# Your instructions
Output nothing but the lines from the line with "In the picture shown, the" through the end of the listing below, both ends included.

# Data for processing
┌──

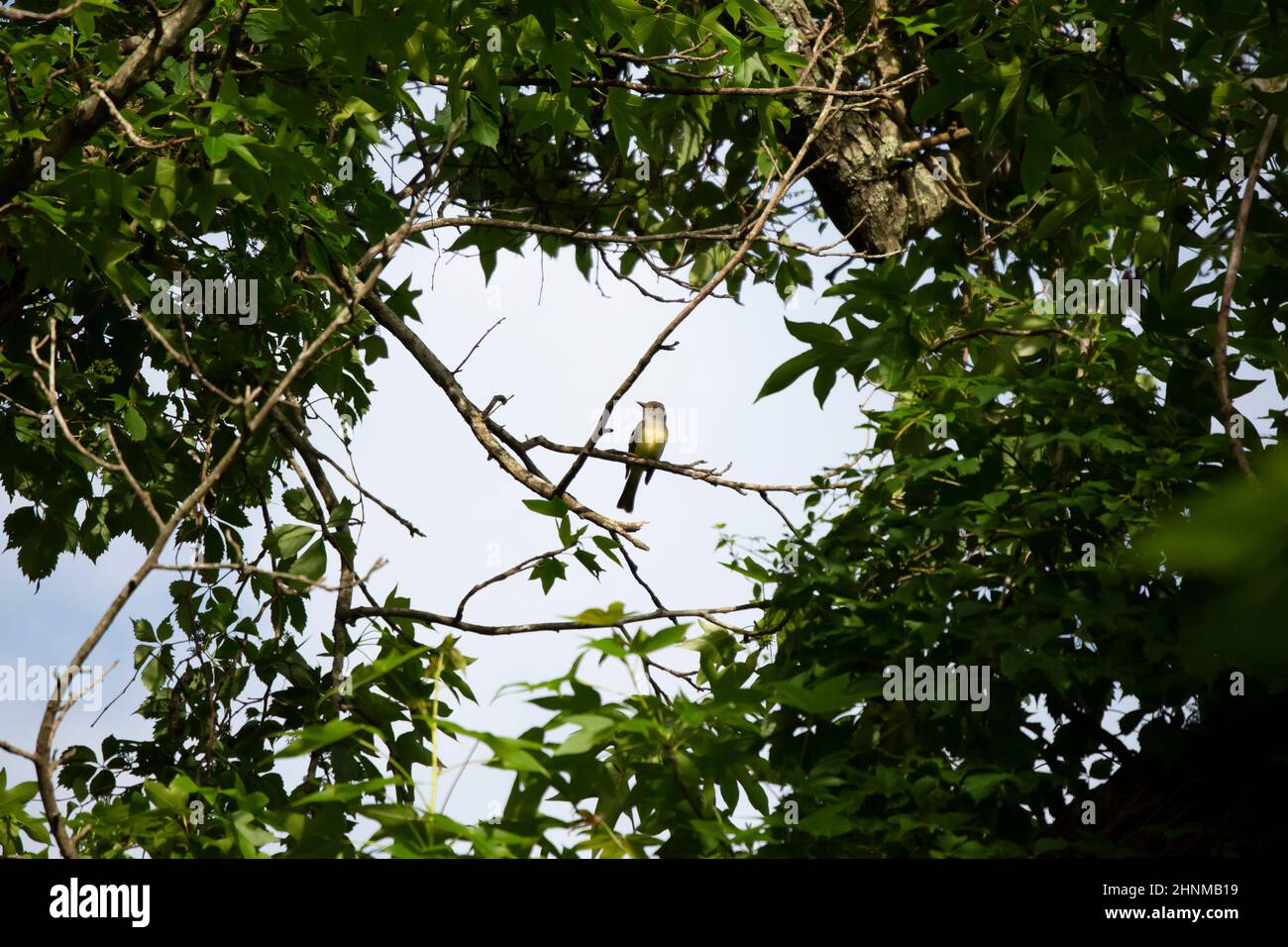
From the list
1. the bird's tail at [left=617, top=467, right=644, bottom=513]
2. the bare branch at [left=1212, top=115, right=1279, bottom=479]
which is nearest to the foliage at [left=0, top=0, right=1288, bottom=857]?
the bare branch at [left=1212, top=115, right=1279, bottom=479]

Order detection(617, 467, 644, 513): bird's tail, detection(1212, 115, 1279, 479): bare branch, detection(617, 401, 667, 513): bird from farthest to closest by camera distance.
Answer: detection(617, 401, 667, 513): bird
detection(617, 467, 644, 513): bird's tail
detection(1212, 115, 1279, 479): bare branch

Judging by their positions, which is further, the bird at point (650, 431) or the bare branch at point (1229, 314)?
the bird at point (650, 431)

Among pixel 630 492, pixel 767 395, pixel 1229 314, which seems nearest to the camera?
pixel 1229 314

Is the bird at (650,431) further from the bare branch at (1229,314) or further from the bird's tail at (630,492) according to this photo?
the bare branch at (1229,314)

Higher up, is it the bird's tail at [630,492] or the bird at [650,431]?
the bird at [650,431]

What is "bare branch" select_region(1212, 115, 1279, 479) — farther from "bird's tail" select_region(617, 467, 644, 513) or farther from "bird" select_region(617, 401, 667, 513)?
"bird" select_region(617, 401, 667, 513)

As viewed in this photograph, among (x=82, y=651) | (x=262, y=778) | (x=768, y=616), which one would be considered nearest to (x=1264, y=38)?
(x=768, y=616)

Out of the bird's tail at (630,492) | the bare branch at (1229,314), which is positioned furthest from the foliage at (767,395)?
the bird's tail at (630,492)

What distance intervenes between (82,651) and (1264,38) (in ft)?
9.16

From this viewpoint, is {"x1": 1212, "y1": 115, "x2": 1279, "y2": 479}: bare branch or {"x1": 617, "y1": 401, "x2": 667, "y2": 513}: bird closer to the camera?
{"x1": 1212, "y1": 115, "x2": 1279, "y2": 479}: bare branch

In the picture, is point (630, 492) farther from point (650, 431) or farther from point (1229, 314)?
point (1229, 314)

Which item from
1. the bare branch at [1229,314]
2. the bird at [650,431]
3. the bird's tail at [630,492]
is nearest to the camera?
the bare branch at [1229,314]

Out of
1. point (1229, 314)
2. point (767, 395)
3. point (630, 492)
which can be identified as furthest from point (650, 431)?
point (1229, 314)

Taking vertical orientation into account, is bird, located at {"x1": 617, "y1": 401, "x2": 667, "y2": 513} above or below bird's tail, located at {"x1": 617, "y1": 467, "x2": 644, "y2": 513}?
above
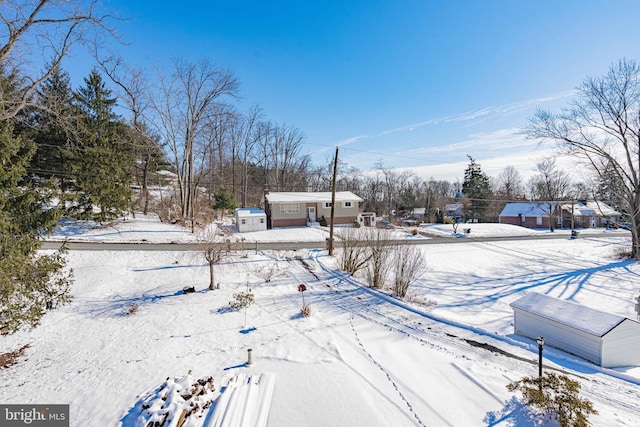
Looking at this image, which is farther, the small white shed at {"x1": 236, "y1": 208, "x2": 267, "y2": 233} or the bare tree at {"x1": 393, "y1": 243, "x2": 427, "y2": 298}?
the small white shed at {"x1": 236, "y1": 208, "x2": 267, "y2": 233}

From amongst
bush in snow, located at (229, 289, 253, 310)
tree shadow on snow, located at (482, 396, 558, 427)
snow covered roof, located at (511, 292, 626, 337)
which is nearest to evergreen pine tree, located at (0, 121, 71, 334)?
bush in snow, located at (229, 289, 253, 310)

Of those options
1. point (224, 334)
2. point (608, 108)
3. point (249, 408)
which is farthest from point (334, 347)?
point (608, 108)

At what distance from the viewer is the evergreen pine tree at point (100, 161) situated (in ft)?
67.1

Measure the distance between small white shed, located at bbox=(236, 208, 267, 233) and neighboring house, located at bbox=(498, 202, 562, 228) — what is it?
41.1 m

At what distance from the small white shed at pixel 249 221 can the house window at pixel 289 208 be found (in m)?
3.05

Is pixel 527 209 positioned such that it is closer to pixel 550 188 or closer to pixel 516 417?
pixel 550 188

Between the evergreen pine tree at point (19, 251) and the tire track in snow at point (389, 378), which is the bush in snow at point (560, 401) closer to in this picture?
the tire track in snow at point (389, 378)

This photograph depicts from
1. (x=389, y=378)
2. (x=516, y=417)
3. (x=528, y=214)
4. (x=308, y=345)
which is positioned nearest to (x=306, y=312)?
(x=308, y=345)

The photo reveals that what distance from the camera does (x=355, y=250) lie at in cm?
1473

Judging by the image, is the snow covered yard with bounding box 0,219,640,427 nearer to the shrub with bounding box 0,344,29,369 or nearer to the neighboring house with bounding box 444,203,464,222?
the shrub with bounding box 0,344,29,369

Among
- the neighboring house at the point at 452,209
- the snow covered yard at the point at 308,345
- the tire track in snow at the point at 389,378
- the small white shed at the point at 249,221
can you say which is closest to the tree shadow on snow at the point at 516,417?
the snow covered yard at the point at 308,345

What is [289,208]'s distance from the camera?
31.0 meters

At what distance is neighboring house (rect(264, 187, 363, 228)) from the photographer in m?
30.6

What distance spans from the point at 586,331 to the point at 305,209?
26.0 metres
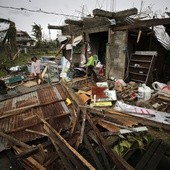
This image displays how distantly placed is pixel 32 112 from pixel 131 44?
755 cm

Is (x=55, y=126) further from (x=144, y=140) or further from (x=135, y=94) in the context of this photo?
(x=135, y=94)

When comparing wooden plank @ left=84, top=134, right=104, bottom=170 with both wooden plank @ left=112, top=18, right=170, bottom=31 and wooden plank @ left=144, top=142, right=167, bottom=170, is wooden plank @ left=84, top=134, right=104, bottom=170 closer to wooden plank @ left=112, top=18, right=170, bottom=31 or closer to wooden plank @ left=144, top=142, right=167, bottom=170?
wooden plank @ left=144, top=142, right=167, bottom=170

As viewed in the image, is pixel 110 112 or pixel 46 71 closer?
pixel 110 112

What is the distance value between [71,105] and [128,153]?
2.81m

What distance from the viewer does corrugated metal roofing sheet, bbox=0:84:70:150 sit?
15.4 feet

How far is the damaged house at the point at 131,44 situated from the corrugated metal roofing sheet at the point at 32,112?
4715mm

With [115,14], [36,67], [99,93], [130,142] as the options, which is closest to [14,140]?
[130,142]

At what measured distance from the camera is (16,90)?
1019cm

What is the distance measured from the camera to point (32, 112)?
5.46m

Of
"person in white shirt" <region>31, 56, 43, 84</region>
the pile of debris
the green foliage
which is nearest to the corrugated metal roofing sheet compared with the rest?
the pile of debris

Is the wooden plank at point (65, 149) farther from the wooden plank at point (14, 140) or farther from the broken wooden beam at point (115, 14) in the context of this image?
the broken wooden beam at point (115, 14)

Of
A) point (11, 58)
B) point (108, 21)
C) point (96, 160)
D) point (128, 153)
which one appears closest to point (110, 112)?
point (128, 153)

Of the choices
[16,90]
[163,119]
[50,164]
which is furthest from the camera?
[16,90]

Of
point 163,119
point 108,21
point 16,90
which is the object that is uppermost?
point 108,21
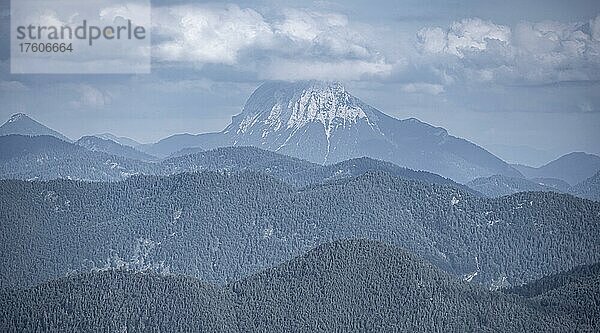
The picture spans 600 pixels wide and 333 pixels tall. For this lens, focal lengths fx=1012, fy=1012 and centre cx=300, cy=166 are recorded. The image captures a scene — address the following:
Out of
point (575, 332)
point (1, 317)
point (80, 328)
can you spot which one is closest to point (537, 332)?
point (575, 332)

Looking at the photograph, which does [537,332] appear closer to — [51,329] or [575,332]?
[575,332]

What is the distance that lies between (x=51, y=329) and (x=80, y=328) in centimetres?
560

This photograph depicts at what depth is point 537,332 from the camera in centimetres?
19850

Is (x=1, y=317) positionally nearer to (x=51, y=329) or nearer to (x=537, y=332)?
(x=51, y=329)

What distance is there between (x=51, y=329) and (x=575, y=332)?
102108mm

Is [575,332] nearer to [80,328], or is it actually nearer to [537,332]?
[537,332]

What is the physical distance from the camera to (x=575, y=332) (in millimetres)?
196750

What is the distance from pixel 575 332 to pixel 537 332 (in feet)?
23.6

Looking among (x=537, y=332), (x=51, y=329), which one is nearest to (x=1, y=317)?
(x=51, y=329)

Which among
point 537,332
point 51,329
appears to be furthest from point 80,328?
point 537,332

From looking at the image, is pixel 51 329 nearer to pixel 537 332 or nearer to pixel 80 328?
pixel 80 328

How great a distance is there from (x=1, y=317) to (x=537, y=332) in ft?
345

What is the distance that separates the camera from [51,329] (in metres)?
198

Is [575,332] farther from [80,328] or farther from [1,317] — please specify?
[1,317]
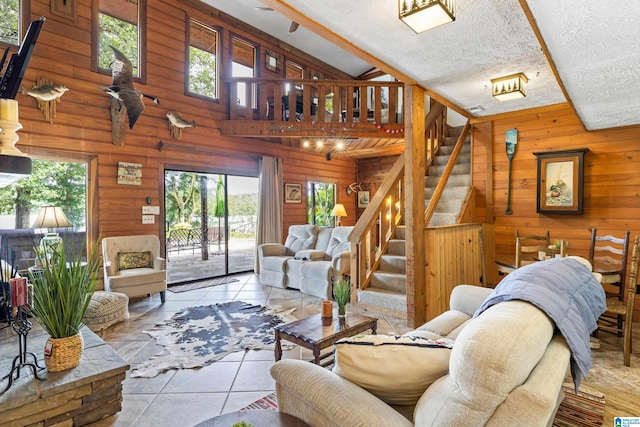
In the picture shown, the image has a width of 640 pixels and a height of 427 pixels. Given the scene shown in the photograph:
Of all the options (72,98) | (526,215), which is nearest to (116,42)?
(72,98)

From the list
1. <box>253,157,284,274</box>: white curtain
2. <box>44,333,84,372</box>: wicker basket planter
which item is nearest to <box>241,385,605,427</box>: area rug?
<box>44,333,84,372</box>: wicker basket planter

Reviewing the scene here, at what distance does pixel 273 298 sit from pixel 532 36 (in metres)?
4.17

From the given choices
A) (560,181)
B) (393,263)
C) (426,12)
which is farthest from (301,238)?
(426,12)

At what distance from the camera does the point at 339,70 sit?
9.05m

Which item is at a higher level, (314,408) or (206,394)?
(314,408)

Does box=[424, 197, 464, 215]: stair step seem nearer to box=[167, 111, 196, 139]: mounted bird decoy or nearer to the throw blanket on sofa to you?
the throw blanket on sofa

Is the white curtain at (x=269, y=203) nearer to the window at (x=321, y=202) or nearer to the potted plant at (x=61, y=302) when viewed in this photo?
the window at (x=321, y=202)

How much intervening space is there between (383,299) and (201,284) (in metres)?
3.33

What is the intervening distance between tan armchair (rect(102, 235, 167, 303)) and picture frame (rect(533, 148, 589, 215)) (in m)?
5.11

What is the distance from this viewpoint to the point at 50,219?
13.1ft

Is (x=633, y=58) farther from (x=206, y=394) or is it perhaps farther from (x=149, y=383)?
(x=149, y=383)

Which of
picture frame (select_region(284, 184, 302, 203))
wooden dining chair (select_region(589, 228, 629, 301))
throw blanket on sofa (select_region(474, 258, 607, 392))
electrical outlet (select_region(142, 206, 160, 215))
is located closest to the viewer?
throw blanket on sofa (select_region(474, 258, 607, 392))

└──

# Full answer
In the picture shown, the image has a width of 640 pixels and a height of 427 pixels. Given the scene shown in the photograph:
Of all the options (72,98) | (526,215), which is nearest to (116,42)?
(72,98)

From the list
1. <box>253,157,284,274</box>: white curtain
2. <box>44,333,84,372</box>: wicker basket planter
which item is nearest to <box>241,385,605,427</box>: area rug?
<box>44,333,84,372</box>: wicker basket planter

Reviewing the scene here, at what distance does pixel 273 298 sit from pixel 532 36 (in metres)?
4.17

From the given choices
A) (560,181)
B) (393,263)
C) (426,12)
which is farthest from (301,238)?
(426,12)

At what distance from the camera does the point at 339,70 sit?
9.05m

Which item is at a higher level, (314,408) or (206,394)?
(314,408)

Does box=[424, 197, 464, 215]: stair step seem nearer to box=[167, 111, 196, 139]: mounted bird decoy or nearer to the throw blanket on sofa to you?
the throw blanket on sofa

Is the white curtain at (x=269, y=203) nearer to the window at (x=321, y=202) or nearer to the potted plant at (x=61, y=302) when viewed in this photo?
the window at (x=321, y=202)

How much intervening space is there between (383,299) and (201,284) (in metres)?
3.33

What is the intervening distance between tan armchair (rect(102, 235, 167, 303)) and picture frame (rect(533, 148, 589, 215)) (in m)?
5.11

What is the distance from this viewpoint to the point at 50,219?
13.1ft

Is (x=633, y=58) farther from (x=206, y=394) or is it perhaps farther from (x=149, y=383)?
(x=149, y=383)

Which of
picture frame (select_region(284, 184, 302, 203))
wooden dining chair (select_region(589, 228, 629, 301))
throw blanket on sofa (select_region(474, 258, 607, 392))
electrical outlet (select_region(142, 206, 160, 215))
is located closest to the viewer?
throw blanket on sofa (select_region(474, 258, 607, 392))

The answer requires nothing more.